TEXT TO READ
%%

# Mowing vs. Bushogging



## tomharmon (Jan 28, 2015)

I got a pasture that I usually cut once for hay, but don't need it for hay this year. Planning to bushhog,( thick fescue) but wondering if I could mow it instead and leave it on the ground. Don't need it for grazing till the fall.Any drawbacks to doing it this way?


----------



## MrLuggs (Dec 14, 2015)

Brushhog will generally chop/mulch it up a bit more, letting it break down quickly and the grass to grow up through it easily. If it's really thick, and you mow it with a haybine, you run the risk of smothering the grass under the windrow.


----------



## 8350HiTech (Jul 26, 2013)

If you're going to mow it, might as well bale it. Otherwise mulch it as best you can with your brush hog, presumably with a high cutting height.


----------



## Hayman1 (Jul 6, 2013)

I would let it go to seed which it is already working on in Va, then as Hitech says, bushhog it high, then I would do it again in a couple of weeks a little lower.


----------



## BWfarms (Aug 3, 2015)

I have 3 pastures that I'm letting the grass grow until seed drops. Then I will take my Bush Hog and clip it about 10-12" and another round later after cows have grazed some. I do this in late afternoon into the evening and before a good rain in forecast.


----------



## hillside hay (Feb 4, 2013)

I agree


----------



## mlappin (Jun 25, 2009)

If you have the storage, make it anyways, can always sell it this winter or sit on it in case of drought. Won't make as good as hay, but you could wait till it goes to seed, then make it for hay and get some reseeding at the same time.


----------

%%

GIVEN EXERCISE 1
In the thread on mowing versus bushhogging, what risk does MrLuggs say comes with mowing really thick grass with a haybine?
GIVEN EXERCISE 2
Write out the entries without changes, from the line containing "Show me <item>left lung</item>." through the last line of the entries.

DATASET EXTRACT
%%

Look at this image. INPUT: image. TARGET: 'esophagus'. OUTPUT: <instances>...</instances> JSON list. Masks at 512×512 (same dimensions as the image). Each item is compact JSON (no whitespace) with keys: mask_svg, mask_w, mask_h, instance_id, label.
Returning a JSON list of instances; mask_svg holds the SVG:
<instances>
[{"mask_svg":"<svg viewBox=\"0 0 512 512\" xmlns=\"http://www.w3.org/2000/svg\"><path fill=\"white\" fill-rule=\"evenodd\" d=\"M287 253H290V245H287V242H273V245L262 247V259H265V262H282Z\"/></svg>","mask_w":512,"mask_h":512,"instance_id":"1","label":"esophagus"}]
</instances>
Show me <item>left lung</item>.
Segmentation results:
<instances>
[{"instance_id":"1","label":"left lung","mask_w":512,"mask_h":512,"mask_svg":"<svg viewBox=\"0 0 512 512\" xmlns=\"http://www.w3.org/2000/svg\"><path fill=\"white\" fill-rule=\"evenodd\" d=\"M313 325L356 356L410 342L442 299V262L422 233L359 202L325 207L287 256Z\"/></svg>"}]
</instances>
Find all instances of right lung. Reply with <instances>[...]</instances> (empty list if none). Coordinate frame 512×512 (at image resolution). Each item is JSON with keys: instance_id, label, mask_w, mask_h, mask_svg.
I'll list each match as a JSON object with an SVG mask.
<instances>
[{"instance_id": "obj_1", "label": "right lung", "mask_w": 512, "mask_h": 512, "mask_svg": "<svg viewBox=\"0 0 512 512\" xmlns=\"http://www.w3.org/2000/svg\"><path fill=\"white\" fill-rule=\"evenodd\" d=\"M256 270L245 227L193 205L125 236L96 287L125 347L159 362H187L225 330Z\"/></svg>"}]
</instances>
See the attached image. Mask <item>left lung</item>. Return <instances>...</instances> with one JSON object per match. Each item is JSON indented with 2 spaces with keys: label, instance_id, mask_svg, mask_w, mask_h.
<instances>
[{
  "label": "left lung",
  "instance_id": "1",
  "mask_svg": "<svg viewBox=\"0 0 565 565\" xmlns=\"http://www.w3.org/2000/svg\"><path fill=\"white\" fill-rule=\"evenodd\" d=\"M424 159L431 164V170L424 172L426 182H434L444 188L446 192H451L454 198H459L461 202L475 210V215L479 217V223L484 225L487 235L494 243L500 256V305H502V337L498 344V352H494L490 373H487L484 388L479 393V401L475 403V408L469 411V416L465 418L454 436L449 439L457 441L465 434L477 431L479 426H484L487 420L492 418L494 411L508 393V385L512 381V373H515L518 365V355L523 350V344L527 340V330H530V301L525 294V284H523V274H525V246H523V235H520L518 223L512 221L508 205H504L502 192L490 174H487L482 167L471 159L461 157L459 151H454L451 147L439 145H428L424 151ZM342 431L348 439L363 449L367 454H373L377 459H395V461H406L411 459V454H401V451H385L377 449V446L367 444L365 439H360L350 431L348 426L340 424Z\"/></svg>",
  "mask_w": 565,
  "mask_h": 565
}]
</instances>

%%

FULL OUTPUT 1
The grass could be smothered under the windrow.

FULL OUTPUT 2
Show me <item>left lung</item>.
Segmentation results:
<instances>
[{"instance_id":"1","label":"left lung","mask_w":512,"mask_h":512,"mask_svg":"<svg viewBox=\"0 0 512 512\" xmlns=\"http://www.w3.org/2000/svg\"><path fill=\"white\" fill-rule=\"evenodd\" d=\"M313 325L356 356L410 342L442 299V262L422 233L359 202L325 207L287 256Z\"/></svg>"}]
</instances>
Find all instances of right lung. Reply with <instances>[...]</instances> (empty list if none). Coordinate frame 512×512 (at image resolution). Each item is JSON with keys: instance_id, label, mask_w, mask_h, mask_svg.
I'll list each match as a JSON object with an SVG mask.
<instances>
[{"instance_id": "obj_1", "label": "right lung", "mask_w": 512, "mask_h": 512, "mask_svg": "<svg viewBox=\"0 0 512 512\" xmlns=\"http://www.w3.org/2000/svg\"><path fill=\"white\" fill-rule=\"evenodd\" d=\"M256 270L245 227L193 205L125 236L96 287L125 347L159 362H187L225 330Z\"/></svg>"}]
</instances>
See the attached image. Mask <item>left lung</item>. Return <instances>...</instances> with one JSON object per match. Each item is JSON indented with 2 spaces with keys: label, instance_id, mask_svg, mask_w, mask_h.
<instances>
[{
  "label": "left lung",
  "instance_id": "1",
  "mask_svg": "<svg viewBox=\"0 0 565 565\" xmlns=\"http://www.w3.org/2000/svg\"><path fill=\"white\" fill-rule=\"evenodd\" d=\"M424 159L431 164V170L424 172L426 182H434L444 188L446 192H451L454 198H459L461 202L475 210V215L479 217V223L484 225L487 235L494 243L500 256V305H502V337L498 344V352H494L490 373H487L484 388L479 393V401L475 403V408L469 411V416L465 418L454 436L449 439L457 441L465 434L477 431L479 426H484L487 420L492 418L494 411L508 393V385L512 381V373H515L518 365V355L523 350V344L527 340V330H530V301L525 294V284H523V274H525V246H523V235H520L518 223L512 221L508 205H504L502 192L490 174H487L482 167L471 159L461 157L459 151H454L451 147L439 145H428L424 151ZM342 431L348 439L363 449L367 454H373L377 459H395V461H406L411 459V454H401V451H385L377 449V446L367 444L365 439H360L350 431L348 426L340 424Z\"/></svg>",
  "mask_w": 565,
  "mask_h": 565
}]
</instances>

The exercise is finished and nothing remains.